> **Estratto fornito**:
::::

Come affrontare la genitorialità: consigli dello psicologo

La genitorialità come processo psichico attraverso il quale un uomo e una donna diventano genitori, si fonda sullo spazio che i genitori costruiscono nella loro mente, destinato a contenere l’idea di un figlio e l’immagine di sé come madre e come padre. In questo spazio si confondono aree più antiche, che hanno a che vedere con l’immagine dei propri genitori, il ricordo dei rapporti con loro.

I processi biologici e psicologici sembrano tuttavia dispiegarsi attraverso percorsi diversi nell’uomo-padre e nella donna-madre: per la madre la maternità è inscritta nello spazio cavo del corpo femminile, mentre la paternità si pone fin dall’inizio del concepimento come un evento impossibile da percepire, immateriale ed incorporeo, per cui il primo requisito per la paternità è costituito da una specie di rappresentazione psichica.

::::

> **Problema da risolvere**:
Riporti fedelmente il passo del testo sulla genitorialità da "La genitorialità come" a "di rappresentazione psichica.".

::::

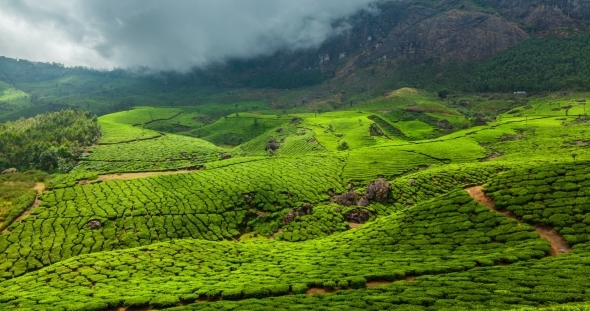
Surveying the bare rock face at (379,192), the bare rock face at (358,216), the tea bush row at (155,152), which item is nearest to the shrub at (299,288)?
the bare rock face at (358,216)

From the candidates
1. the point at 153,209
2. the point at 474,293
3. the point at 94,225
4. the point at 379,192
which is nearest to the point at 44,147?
the point at 94,225

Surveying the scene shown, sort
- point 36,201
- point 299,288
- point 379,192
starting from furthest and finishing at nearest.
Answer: point 36,201 → point 379,192 → point 299,288

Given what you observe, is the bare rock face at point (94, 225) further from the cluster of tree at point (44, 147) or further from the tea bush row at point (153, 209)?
the cluster of tree at point (44, 147)

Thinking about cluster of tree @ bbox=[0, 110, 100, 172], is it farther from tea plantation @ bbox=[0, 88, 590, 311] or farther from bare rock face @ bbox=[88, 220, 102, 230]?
bare rock face @ bbox=[88, 220, 102, 230]

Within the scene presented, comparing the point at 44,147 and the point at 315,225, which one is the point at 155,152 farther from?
the point at 315,225

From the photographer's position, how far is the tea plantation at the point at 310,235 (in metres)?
37.9

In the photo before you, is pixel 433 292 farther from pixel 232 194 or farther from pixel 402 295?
pixel 232 194

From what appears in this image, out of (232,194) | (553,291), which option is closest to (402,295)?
(553,291)

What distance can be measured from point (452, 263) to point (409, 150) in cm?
8979

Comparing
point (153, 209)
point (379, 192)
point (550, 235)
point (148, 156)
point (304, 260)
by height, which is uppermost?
point (148, 156)

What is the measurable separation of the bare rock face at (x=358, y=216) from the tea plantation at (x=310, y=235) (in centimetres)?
29

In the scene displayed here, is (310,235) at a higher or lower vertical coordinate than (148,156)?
lower

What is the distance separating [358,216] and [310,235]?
13432 millimetres

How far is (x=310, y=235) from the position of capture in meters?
74.6
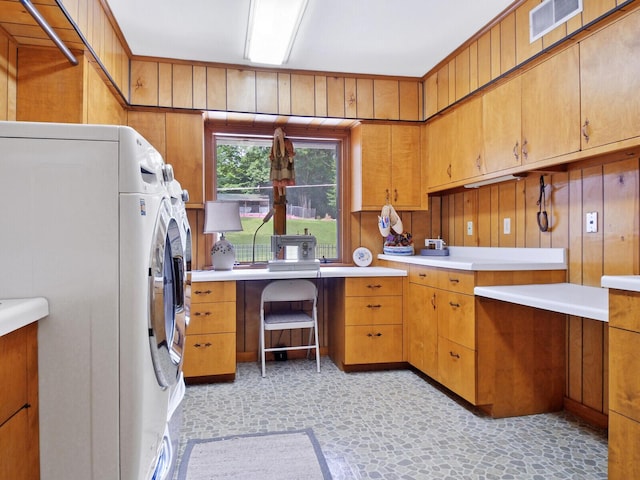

::::

> **Risposta al compito**:
La genitorialità come processo psichico attraverso il quale un uomo e una donna diventano genitori, si fonda sullo spazio che i genitori costruiscono nella loro mente, destinato a contenere l’idea di un figlio e l’immagine di sé come madre e come padre. In questo spazio si confondono aree più antiche, che hanno a che vedere con l’immagine dei propri genitori, il ricordo dei rapporti con loro.

I processi biologici e psicologici sembrano tuttavia dispiegarsi attraverso percorsi diversi nell’uomo-padre e nella donna-madre: per la madre la maternità è inscritta nello spazio cavo del corpo femminile, mentre la paternità si pone fin dall’inizio del concepimento come un evento impossibile da percepire, immateriale ed incorporeo, per cui il primo requisito per la paternità è costituito da una specie di rappresentazione psichica.